I had an exam yesterday which I was well prepared for. I downloaded the question paper and then my mind went blank, I had shortness of breath, I was nervous and I couldn’t even understand the questions. I began to cry in frustration. I have attempted to get support but the earliest psychologist appointment available is next Monday. I have an exam tomorrow, I have been receiving H1’s in all my assignments and I’m worried the same thing will happen.
Thanks for reaching out and contacting us. I’m sorry you had this awful experience during your exam, it sounds like your feelings were very distressing. The exam period is a very stressful time of year, and this year it follows the added challenges we have faced with the COVID-19 restrictions.
The symptoms you describe, such as shortness of breath and difficulty concentrating, are certainly signs of heightened anxiety. Although it is normal to feel nervous or experience some level of anxiety during exam time, there may be times when your anxiety interferes with your focus and concentration. There are several practical ways to help with managing your symptoms if they become overwhelming, such as relaxation techniques and reframing your thoughts.
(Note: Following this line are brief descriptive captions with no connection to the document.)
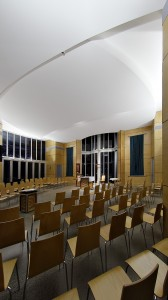 Before and after mass, the chapel is brightly lit mainly with indirect uplighting.  This 'opens' the relatively small space with soft light and provides a social atmosphere.   The font is spot-lit as a focal point; as are the altar and processional cross.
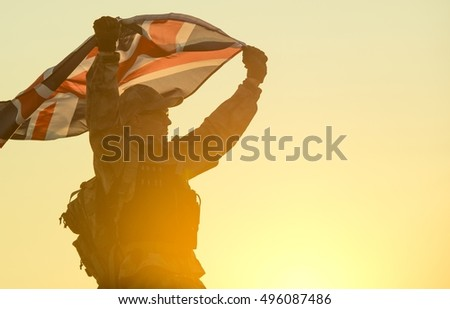British Soldier with UK Flag in His Hands. Military Concept.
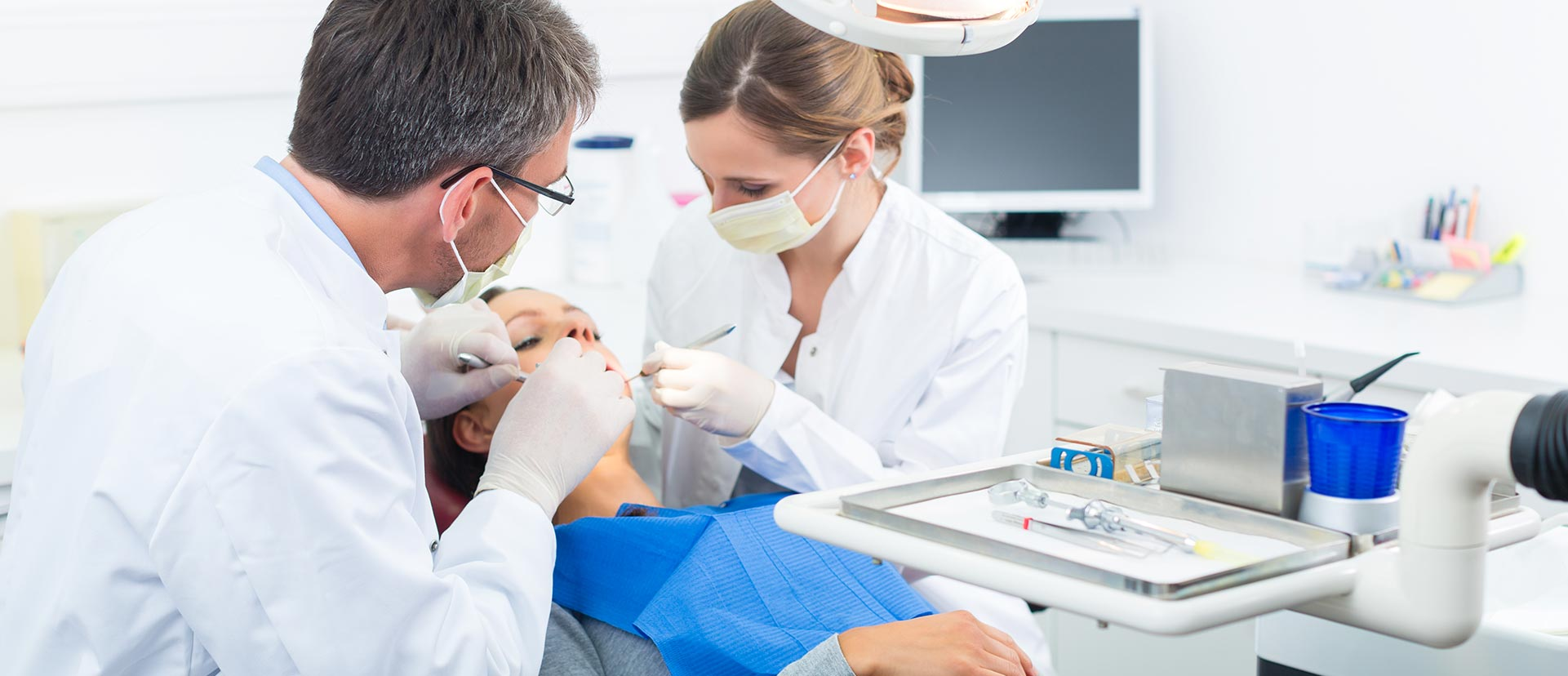 Dentists are performing a dental surgery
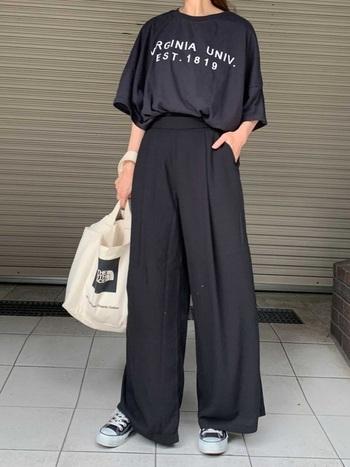 黒のロゴ入りTシャツに、ワイドパンツを合わせたワントーンコーデです。スニーカーも黒でまとめて、手に持った白系のトートバッグがナチュラル感をプラスする程よい差し色に♪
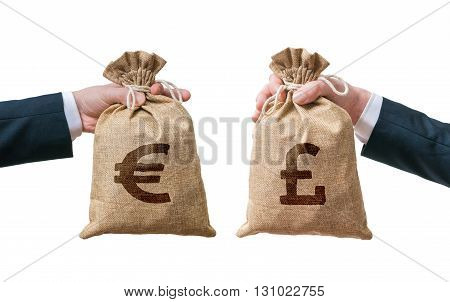 Currency Exchange Concept. Hands Holds Bags Full Of Money - Brit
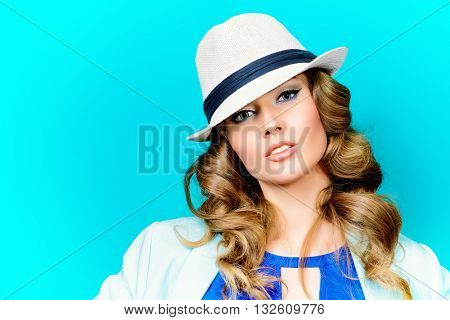 Bright summer style. Beautiful young woman in hat. Cosmetics, bright make-up.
One of the challenges with anxiety is that our breathing gets very short and shallow, and our brain then interprets this as ‘something wrong’, which of course makes us worry more. During exams, breathing exercises can be particularly helpful for managing anxious feelings and the physiological symptoms of stress. Most people benefit from breathing exercises. The great thing about them is that it only takes a few moments and can easily be done during exams to calm you down. When you notice you are feeling worried take a couple of moments to take a deep breath in, and then a slightly longer breath out.
It might also be helpful to be aware of any unhelpful self-talk that might be occurring during an exam. For example, thoughts such as, ‘I can’t do this’, or, ‘I’m going to fail’, can increase anxiety. Try replacing these unhelpful thoughts with something more encouraging such as “everything will be OK” or “everyone in my class is in the same boat.”
CAPS has several online resources that you might find useful when experiencing stressful situations; check out Exam Anxiety or Relaxation Techniques. Some other resources you may like to use are available through CAPS Student Resources, such as the mindfulness programs or our webinars on enhancing your learning. You may also like to book a free confidential appointment with a CAPS counsellor for further help with learning about how to manage stress and anxiety. You can book online or give our friendly reception staff a call of 8344 6927.
Thanks again for reaching out. I wish you all the best.